[02/10] fdstore: add a storage for file descriptors (v2)

Submitted by Andrei Vagin on Feb. 13, 2017, 5:49 a.m.

Details

Message ID 1486964960-4872-3-git-send-email-avagin@openvz.org
State New
Series "Dump and restore nested network namespaces"
Headers show

Commit Message

Andrei Vagin Feb. 13, 2017, 5:49 a.m.
From: Andrei Vagin <avagin@virtuozzo.com>

We need a storage for file descriptors which is shared between processes
and doesn't use a lot of file descriptors. We are going to use it on
restore and if it will use file descriptors, we will have to find
descriptors which don't used by all restored processes to not confilict
with their descriptors.

There are two solutions. The first one is a service (process) which
handles to command push_fd(id, fd) and pop_fd(id, fd).

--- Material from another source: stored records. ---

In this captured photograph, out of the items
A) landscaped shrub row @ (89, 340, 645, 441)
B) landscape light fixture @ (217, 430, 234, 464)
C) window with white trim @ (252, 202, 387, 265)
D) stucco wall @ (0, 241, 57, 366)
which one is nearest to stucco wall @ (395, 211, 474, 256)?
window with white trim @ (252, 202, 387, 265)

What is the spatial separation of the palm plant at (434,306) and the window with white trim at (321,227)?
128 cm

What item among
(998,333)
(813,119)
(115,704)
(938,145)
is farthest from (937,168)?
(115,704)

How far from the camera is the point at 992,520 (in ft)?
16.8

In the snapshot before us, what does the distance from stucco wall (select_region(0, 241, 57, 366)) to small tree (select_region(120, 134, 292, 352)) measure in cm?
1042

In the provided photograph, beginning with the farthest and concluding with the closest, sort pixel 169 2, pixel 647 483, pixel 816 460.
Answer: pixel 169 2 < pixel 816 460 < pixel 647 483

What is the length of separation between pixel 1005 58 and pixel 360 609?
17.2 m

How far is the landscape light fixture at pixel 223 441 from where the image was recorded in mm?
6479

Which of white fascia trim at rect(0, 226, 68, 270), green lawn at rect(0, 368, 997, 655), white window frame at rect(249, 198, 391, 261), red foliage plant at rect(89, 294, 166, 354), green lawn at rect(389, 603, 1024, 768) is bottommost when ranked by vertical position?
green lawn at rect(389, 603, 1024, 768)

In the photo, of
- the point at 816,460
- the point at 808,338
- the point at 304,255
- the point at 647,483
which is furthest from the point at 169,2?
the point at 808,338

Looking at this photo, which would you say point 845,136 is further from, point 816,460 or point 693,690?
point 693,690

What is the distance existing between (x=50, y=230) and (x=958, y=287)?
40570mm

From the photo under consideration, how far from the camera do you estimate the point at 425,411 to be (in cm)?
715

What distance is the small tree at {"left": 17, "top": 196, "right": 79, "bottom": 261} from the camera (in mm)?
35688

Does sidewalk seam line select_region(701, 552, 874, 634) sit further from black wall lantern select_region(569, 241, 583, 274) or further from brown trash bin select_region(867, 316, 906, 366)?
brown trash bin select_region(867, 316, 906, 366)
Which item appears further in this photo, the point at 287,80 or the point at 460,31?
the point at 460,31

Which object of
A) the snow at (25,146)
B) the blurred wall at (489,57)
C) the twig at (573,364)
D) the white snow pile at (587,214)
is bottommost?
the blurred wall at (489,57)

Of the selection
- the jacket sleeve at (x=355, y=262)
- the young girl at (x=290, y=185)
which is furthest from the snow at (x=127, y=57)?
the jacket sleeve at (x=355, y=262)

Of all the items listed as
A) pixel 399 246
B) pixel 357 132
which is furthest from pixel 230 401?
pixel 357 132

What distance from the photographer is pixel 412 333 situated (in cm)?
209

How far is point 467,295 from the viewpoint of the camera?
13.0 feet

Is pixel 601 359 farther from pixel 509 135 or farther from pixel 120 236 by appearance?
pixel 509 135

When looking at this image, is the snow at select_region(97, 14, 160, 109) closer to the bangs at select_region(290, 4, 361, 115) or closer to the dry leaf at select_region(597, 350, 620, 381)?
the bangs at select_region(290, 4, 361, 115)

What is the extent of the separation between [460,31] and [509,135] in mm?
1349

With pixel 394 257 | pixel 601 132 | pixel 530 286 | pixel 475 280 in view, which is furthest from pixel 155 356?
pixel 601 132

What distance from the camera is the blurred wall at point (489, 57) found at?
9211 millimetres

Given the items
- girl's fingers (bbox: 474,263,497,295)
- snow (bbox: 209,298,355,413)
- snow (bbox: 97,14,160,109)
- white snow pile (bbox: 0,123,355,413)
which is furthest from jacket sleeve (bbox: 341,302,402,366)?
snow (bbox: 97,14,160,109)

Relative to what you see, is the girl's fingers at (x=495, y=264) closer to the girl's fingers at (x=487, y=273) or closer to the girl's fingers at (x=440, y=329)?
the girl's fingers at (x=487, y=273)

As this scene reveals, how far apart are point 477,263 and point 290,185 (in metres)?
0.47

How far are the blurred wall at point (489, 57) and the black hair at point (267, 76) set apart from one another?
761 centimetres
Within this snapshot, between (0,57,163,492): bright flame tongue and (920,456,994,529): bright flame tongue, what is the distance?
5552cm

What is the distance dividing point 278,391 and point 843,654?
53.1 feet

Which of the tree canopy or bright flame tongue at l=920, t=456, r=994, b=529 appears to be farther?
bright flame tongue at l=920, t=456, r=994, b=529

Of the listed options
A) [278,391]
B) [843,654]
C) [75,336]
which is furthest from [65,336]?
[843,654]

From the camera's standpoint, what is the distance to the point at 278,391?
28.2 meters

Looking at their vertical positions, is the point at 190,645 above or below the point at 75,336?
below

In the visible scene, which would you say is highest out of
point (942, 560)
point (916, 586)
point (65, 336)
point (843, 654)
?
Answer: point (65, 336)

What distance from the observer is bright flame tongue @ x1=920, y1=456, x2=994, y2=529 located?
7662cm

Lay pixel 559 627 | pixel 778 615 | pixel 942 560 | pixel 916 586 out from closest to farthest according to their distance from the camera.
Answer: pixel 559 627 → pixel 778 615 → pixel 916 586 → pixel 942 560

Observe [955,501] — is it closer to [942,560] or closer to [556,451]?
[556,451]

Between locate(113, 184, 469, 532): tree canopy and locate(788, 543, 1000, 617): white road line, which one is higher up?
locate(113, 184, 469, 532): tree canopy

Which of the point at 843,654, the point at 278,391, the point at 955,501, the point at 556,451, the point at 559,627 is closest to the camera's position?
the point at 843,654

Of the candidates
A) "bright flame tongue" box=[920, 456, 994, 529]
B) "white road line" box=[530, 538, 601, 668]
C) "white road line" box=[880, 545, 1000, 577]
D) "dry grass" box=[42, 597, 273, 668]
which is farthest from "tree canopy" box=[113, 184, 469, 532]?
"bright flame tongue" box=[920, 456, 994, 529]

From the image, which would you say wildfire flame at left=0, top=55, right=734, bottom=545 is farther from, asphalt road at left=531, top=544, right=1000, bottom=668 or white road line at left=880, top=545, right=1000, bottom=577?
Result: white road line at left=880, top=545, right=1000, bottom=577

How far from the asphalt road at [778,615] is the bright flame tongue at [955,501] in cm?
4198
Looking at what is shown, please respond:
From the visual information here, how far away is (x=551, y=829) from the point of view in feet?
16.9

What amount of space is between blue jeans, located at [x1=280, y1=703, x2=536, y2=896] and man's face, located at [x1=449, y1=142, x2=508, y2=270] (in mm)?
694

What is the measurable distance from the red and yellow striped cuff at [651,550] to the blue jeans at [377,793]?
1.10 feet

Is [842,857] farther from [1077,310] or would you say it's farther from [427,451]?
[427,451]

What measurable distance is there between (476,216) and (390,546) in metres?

Another solution is to save descriptros in a unix socket.  It requires
only one extra descriptor which we can register as a service fd. Each
unix socket has a buffer and can fit a number of file descriptros. We
can use SK_PEEK_OFF and MSG_PEEK to get file descriptros from a socket
as many times as we need.

This patch implements the second solution.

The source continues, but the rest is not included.